* Kegiatan:
a) Sebutkan semua nama orang yang tercantum dalam artikel tentang utang rafaksi minyak goreng.
b) Lanjutkan artikel tentang utang rafaksi minyak goreng mulai dari kalimat terakhirnya.

Kamis 16 Nov 2023 07:48 WIB

Asosiasi Tagih Komitmen Pemerintah Bayar Utang Potongan Harga Minyak Goreng

Menurutnya, belum ada niat baik dari pemerintah untuk menyelesaikan utang itu.

Rep: Iit Septyaningsih/ Red: Ahmad Fikri Noor
Asosiasi Peritel Indonesia (Aprindo) menggelar konferensi pers di Jakarta, Rabu (15/11/2023).
Foto: Republika/Iit Septyaningsih
Asosiasi Peritel Indonesia (Aprindo) menggelar konferensi pers di Jakarta, Rabu (15/11/2023).

REPUBLIKA.CO.ID, JAKARTA -- Ketua Umum Asosiasi Pengusaha Ritel Indonesia (Aprindo) Roy Nicholas Mandey menyatakan, pemerintah belum melunasi utang program minyak goreng satu harga yang melibatkan pelaku ritel modern. Ia mengungkapkan, sampai sekarang belum ada niat baik dari pemerintah untuk menyelesaikan utang itu.

Perlu diketahui, dalam program minyak goreng satu harga, ritel modern diwajibkan melakukan rafaksi atau pemotongan harga minyak goreng. Bahkan, kata pemerintah dalam hal ini Kementerian Perdagangan (Kemendag) seperti mendiamkan utang tersebut.

Baca Juga

"Sampai hari ini, tanggal 15 November, Aprindo belum mendapatkan langkah-langkah konkret dan nyata dari pemerintah untuk niat menyelesaikan rafaksi minyak goreng. Malah, kami melihat justru niat itu mungkin sudah pupus," ujar Roy, dalam konferensi pers di Jakarta, Rabu (15/11/2023).

Maka, sambungnya, Aprindo akan mengambil langkah hukum terkait masalah itu. Asosiasi bakal menggandeng produsen guna mengambil langkah ini.

* Bahan yang Diberikan:
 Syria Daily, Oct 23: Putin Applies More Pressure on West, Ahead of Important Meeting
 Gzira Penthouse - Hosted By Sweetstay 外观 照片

* Jawaban Tertulis:
a) Iit Septyaningsih, Ahmad Fikri Noor, Roy Nicholas Mandey

b)
"Belum satu bulan ini, masih hangat Oktober 2023, kami sudah dapat dukungan produsen karena produsen punya masalah sama. Mereka melakukan penjualan harga minyak goreng yang rendah kepada ritel dan pasar tradisional," jelas dia.

Roy menyebutkan, berdasarkan data Aprindo, ada 31 perusahaan ritel modern yang belum mendapat penggantian rafaksi minyak goreng. Kini, sambung dia, kuasa hukum dari kedua pihak tengah berdiskusi secara internal. 

"Apakah kita melaporkan ke Bareskrim, Mabes maksudnya. Apakah kita somasi, ini tengah dibicarakan antarkuasa hukum," tuturnya.

Dirinya mengatakan, langkah hukum tersebut akan dilakukan tahun ini. Baginya, ini bukan bermaksud meminta uang negara karena, dana untuk membayar utang rafaksi bukan berasal dari Anggaran Pendapatan dan Belanja Negara (APBN). Sebagai informasi, utang rafaksi pemerintah ke peritel sekitar Rp 344 miliar.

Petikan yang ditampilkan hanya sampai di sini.